Caroline de Lichtfield


[Une histoire de la tromperie et de la pression, Volume III, pp. 101 - 116]

[101] Avant qu'elle commençât, le comte lui fit plusieurs questions sur ce qu'on avoit supposé contre lui. Sa tante avoit intercepté et soustrait la lettre où il promettoit à sa soeur de venir bientôt à Dresde, et de la laisser libre. Elle arrangea à sa manière celle qu'il lui écrivoit à elle, et la lut à Matilde; [102] le désir qu'elle épousât Zastrow fut changé en ordre positif; le voyage de Lindorf en Angleterre devint une inclination, et un projet de mariage avec une angloise; la lettre du comte, datée de Ronebourg, le fut de Pétersbourg; et l'innocente Matilde, voyant l'écriture de son frère, fut la dupe de tous ces artifices. La prochaine arrivée du comte alloit sans doute les découvrir, mais on espéroit engager Matilde à se marier auparavant; et puisque le comte le désiroit, il pardonneroit aisément.
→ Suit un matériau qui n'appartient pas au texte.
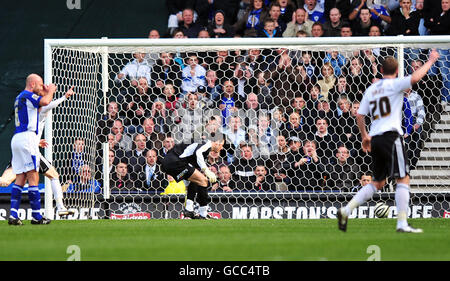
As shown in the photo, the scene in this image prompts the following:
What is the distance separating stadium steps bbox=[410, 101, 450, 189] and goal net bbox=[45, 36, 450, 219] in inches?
0.7

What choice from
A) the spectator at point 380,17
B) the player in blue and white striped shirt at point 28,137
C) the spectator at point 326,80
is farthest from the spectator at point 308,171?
the player in blue and white striped shirt at point 28,137

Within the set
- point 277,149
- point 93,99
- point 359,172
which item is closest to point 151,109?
point 93,99

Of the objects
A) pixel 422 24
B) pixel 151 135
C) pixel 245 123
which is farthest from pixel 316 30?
pixel 151 135

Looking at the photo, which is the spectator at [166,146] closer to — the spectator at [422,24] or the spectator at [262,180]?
the spectator at [262,180]

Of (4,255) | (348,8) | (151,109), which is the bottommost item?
(4,255)

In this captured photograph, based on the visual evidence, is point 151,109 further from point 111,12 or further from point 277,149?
point 111,12

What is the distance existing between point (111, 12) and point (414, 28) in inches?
246

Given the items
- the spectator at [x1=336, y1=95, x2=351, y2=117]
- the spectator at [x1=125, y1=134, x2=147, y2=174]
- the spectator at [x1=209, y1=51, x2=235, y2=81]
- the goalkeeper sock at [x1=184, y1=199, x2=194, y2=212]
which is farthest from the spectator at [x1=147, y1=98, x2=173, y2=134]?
the spectator at [x1=336, y1=95, x2=351, y2=117]

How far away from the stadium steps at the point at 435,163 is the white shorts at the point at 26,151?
20.1 ft

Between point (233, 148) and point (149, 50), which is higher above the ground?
point (149, 50)

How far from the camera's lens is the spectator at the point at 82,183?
44.1 feet

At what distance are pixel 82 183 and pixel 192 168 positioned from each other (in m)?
1.79

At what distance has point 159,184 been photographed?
14.5 meters

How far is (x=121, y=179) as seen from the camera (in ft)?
46.2
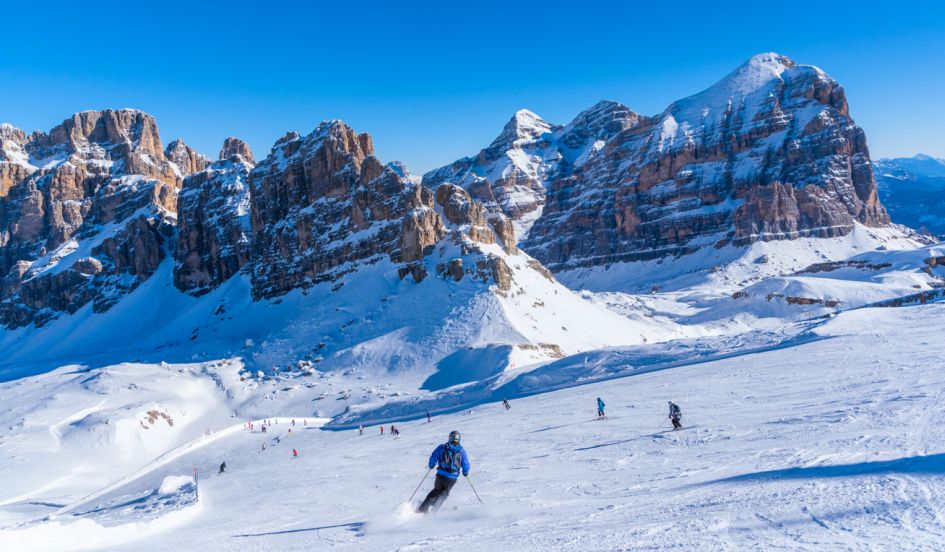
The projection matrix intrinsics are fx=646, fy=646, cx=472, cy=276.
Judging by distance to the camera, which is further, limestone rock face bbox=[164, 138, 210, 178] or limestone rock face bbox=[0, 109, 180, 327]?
limestone rock face bbox=[164, 138, 210, 178]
Il est certain qu'avec un caractère moins décidé que celui de Matilde, sa tante seroit parvenue à son but; mais elle trouva une fermeté, une résistance que rien ne put ébranler. Elle paroissoit inconcevable au jeune de Zastrow, qui n'avoit pas imaginé jusqu'alors qu'une femme pût résister au bon ton, aux grâces, à l'élégance qu'il avoit acquis dans ces voyages. Un an de séjour à Paris, des liaisons de jeu [103] avec quelques roués à la mode, des succès payés au poids de l'or avec des actrices, l'avoient si pleinement convaincu de son mérite irrésistible, qu'il croyoit n'avoir qu'à paroître pour tout subjuguer sans se donner la moindre peine.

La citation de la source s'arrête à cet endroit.